19 Hours Ago
I have another cover crop, regenerative ag meeting tomorrow. I seem to be a required element for anyone's meetings anymore.
Some salesmen coming tomorrow. I shall be on high alert for bullshittery!
I know this stuff gets boring as hell, but I learned another tid bit yesterday.
A common practice in organic farming, and one that I have mentioned before, mentioned that I was skeptical about but did not know why, is to plant yellow clover seed with your wheat seed in the spring.
Yellow clover seed does not germinate that first year, it is an every other year deal. Not quite sure why that is, but we do see it out on the prairie. One year or another will be a "clover" year. Damn stuff is everywhere....every other year.
Anyway, the idea is to plant a nitrogen fixing crop. It is supposed to provide nitrogen for the crop planted the year after the clover is terminated....plowed down with a heavy disc.
Also, it is supposed to increase organic matter in the soil. Makes sense right? Take a crap load of plant flesh and bury it.
The problems I have with the practice is that after June 15 the crop is to be terminated. That means that the "cover crop" is no longer covering anything. You just have to summer fallow it the rest of the year. With that you have all the regular problems of moisture loss, high soil temps, decreased soil biology, and erosion....both wind and water.

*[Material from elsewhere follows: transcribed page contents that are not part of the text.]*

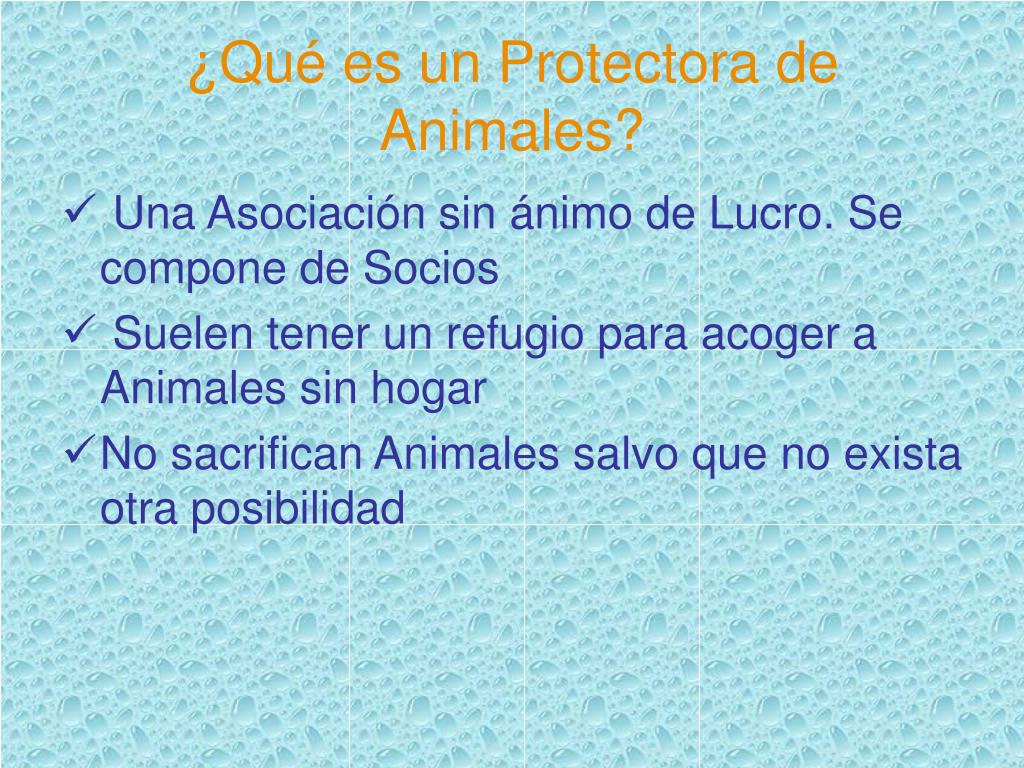 ¿Qué es un Protectora de Animales?

✓ Una Asociación sin ánimo de Lucro. Se compone de Socios

✓ Suelen tener un refugio para acoger a Animales sin hogar

✓ No sacrifican Animales salvo que no exista otra posibilidad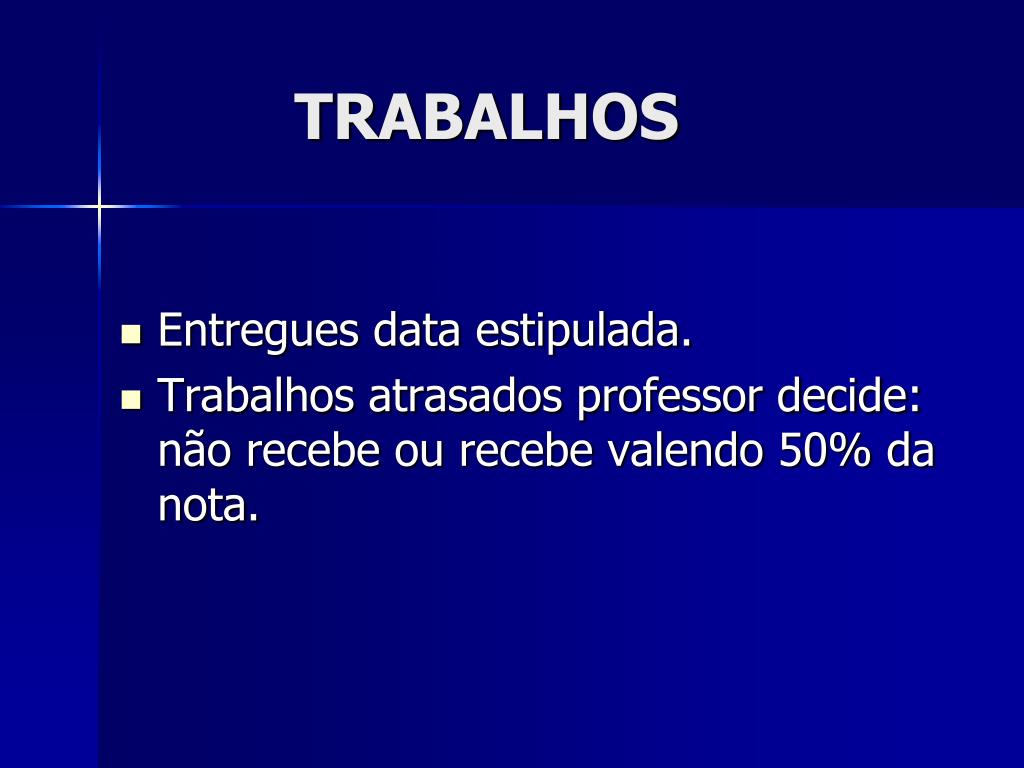 TRABALHOS

- Entregues data estipulada.
- Trabalhos atrasados professor decide: não recebe ou recebe valendo 50% da nota.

I was visiting with my uncle a while ago and he mentioned that they have not been seeing a protein boost in their organic wheat. He has been organic for 30 years or so and has been doing this yellow clover planting for many years.
Nitrogen in the soils, which is fixed by legumes or added with fertilizer, is what really makes protein in your wheat. Low protein wheat is severely discounted.
So I asked my NRCS man about it.
He explained to me that planting yellow clover or peas with the idea of plowing it down early is actually decreasing the plant available nitrogen in the soil.
WAT? I says!
Apparently when you plow a crop like that down it causes most of the plant matter to be converted to nitrogen in 20 days. That huge boost in plant matter causes the underground biology to go into over drive converting the biomass into plant available nitrogen. Once that occours other plants and bacteria go into over drive consuming that nitrogen.
When they have all of that used up, they turn to other sources of nitrogen in the soil for food. The end result is that you end up with less nitrogen that when you started.
The only way to store that nitrogen boost for another cash crop planted in the fall or next spring would be to plant a nitrogen scavenging plant to capture and hold that nitrogen. Something that very few producers do.
Another problem with having a crap load of plant available nitrogen just sitting in the soil is that it is also available for leaching and volitization. If no plants are there to hold the nitrogen, it just washes or evaporates away.
The solution is a catch crop, like radishes or turnips, or you could leave that crop of clover standing so that it breaks down more slowly.
A better idea is to plant a full season, diverse cover crop and leave the damn thing alone.